Both are located on chromosome 9.
Challenge 3
Plot the LOD scores for spleen. Does the genome scan for spleen share any large-ish peaks with the scan for liver?
plot_scan1(out, map = map, lodcolumn = "spleen")
Both
liver and spleen genome scans share a peak on chromosome 8 with a LOD
score near 4.
Interactive Genome Scan
Above, we mapped insulin levels using sex as an additive covariate and searched for loci where both sexes had the same effect. But what if the two sexes have different effects? The we would like to map in a way that allows each sex to have different effects. We do this using an interactive genome scan.
You should always include the interactive covariates as additive covariates as well. In this case, we only have sex as a covariate, so we can use the additive covariate matrix. For clarity, we will make a copy and name it for the interactive covariates.
R
intcovar = addcovar
R
lod_int <- scan1(genoprobs = probs,
pheno = cross$pheno[,'log10_insulin_10wk'],
addcovar = addcovar,
intcovar = intcovar)
R
plot_scan1(x = lod_int, map = cross$pmap, main = 'log10_insulin_10wk')
It is difficult to tell if there is a difference in LOD scores between the additive and interactive scans. To resolve this, we can plot both genome scans in the same plo using the “add = TRUE” argument.
R
plot_scan1(x = lod_int, map = cross$pmap, main = 'log10_insulin_10wk')
plot_scan1(x = lod_add, map = cross$pmap, col = 'blue', add = TRUE)

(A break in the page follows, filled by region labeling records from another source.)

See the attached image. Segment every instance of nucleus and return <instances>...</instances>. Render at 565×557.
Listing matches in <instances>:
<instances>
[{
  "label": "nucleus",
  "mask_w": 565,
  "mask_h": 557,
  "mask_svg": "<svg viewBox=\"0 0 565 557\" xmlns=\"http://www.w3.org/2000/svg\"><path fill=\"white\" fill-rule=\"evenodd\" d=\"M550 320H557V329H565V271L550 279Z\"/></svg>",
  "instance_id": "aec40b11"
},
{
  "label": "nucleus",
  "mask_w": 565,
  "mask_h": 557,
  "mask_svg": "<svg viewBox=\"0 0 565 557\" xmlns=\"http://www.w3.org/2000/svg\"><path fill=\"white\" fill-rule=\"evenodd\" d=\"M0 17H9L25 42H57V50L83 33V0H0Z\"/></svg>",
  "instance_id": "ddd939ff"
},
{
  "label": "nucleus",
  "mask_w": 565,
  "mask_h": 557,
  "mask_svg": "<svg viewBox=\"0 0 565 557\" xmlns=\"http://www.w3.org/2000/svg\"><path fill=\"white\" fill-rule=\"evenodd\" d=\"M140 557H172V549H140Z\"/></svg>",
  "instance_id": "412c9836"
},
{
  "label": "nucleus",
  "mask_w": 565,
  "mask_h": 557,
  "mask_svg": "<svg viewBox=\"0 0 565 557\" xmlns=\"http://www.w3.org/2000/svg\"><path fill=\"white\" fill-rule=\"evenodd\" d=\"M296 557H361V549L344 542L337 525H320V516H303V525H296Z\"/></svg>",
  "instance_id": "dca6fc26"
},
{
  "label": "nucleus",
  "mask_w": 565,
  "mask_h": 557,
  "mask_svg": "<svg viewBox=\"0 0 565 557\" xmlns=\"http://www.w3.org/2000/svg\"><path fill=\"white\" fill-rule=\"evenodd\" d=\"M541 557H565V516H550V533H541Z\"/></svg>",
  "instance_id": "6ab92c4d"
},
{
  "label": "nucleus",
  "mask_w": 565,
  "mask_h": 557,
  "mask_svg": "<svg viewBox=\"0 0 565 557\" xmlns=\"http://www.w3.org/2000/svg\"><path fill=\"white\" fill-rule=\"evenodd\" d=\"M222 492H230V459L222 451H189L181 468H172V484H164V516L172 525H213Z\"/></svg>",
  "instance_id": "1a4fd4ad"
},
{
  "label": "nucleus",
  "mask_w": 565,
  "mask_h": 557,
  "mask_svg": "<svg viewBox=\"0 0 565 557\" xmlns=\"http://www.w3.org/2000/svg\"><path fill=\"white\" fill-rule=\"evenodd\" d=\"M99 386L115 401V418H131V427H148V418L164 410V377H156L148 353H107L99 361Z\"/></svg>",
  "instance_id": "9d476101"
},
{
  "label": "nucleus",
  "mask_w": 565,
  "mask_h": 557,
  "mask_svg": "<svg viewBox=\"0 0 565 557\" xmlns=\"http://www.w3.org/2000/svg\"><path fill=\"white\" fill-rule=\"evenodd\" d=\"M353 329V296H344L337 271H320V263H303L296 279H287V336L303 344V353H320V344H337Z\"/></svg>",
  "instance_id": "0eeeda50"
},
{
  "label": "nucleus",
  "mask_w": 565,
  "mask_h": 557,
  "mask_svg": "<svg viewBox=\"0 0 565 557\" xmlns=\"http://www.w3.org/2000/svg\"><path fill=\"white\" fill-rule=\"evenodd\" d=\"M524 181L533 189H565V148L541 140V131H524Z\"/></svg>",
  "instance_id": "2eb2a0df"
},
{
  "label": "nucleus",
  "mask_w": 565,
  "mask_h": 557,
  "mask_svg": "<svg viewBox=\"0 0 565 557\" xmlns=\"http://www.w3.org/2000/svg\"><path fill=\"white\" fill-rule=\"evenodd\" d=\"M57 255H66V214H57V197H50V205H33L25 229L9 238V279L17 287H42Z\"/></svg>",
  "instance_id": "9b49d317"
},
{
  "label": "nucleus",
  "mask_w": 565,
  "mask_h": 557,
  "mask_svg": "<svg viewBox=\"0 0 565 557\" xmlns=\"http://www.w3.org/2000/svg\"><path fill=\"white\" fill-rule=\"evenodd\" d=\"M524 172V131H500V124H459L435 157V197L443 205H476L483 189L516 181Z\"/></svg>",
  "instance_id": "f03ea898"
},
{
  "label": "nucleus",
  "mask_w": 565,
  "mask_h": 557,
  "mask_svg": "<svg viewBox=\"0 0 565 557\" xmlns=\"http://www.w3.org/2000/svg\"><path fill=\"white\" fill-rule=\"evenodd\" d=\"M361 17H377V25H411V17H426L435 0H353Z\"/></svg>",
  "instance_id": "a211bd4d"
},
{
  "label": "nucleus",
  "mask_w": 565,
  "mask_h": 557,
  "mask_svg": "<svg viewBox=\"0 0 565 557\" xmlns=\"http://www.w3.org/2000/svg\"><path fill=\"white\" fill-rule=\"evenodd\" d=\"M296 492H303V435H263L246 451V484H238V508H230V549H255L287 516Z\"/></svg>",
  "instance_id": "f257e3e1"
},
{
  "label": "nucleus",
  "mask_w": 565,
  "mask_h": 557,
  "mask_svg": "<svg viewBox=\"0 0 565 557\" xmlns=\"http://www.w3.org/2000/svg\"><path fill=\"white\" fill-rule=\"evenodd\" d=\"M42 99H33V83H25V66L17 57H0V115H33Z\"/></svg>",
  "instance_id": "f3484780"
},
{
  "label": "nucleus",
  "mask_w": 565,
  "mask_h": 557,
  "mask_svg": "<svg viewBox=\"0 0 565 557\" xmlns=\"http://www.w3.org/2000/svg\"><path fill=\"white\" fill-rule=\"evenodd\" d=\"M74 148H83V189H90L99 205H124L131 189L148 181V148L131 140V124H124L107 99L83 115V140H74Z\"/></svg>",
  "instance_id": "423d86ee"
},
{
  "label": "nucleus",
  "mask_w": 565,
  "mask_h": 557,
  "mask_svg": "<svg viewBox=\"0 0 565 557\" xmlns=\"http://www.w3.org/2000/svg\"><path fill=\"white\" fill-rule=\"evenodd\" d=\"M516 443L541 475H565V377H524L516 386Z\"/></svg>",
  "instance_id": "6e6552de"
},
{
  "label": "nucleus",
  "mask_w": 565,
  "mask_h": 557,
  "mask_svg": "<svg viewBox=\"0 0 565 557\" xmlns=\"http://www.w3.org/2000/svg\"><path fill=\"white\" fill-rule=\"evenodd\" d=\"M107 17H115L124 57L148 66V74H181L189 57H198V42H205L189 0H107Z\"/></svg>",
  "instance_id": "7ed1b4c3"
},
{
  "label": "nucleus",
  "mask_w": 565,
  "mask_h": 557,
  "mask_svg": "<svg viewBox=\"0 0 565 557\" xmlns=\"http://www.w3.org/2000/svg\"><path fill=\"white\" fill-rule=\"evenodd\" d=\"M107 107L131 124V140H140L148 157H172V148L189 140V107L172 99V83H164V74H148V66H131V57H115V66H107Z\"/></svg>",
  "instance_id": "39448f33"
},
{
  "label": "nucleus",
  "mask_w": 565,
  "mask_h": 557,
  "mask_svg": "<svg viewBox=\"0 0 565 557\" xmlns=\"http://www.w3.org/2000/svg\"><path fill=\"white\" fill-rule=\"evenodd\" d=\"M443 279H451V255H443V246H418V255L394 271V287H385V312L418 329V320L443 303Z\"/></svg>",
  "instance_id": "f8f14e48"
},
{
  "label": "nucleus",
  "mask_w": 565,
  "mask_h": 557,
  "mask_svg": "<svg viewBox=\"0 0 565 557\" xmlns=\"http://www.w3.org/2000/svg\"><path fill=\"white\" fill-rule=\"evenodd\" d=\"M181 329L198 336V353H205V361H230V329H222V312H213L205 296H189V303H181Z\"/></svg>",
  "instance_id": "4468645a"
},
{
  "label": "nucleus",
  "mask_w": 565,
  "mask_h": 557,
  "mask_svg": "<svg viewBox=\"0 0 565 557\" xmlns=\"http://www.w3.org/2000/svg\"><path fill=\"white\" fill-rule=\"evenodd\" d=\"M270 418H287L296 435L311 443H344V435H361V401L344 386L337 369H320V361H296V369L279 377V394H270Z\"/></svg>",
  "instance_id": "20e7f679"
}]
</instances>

It is still difficult to tell whether any peaks differ by sex. Another way to view the plot is to plot the difference between the interactive and additive scans.
R
plot_scan1(x = lod_int, map = cross$pmap, main = 'log10_insulin_10wk')
plot_scan1(x = lod_add, map = cross$pmap, col = 'blue', add = TRUE)
plot_scan1(x = lod_int - lod_add, map = cross$pmap, col = 'red', add = TRUE)
While it was important to look at the effect of sex on the trait, in this experiment, there do not appear to be any sex-specific peaks.
Key Points
- A qtl2 genome scan requires genotype probabilities and a phenotype matrix.
- The output from a genome scan contains a LOD score matrix, map positions, and phenotypes.
- LOD curve plots for a genome scan can be viewed with plot_scan1().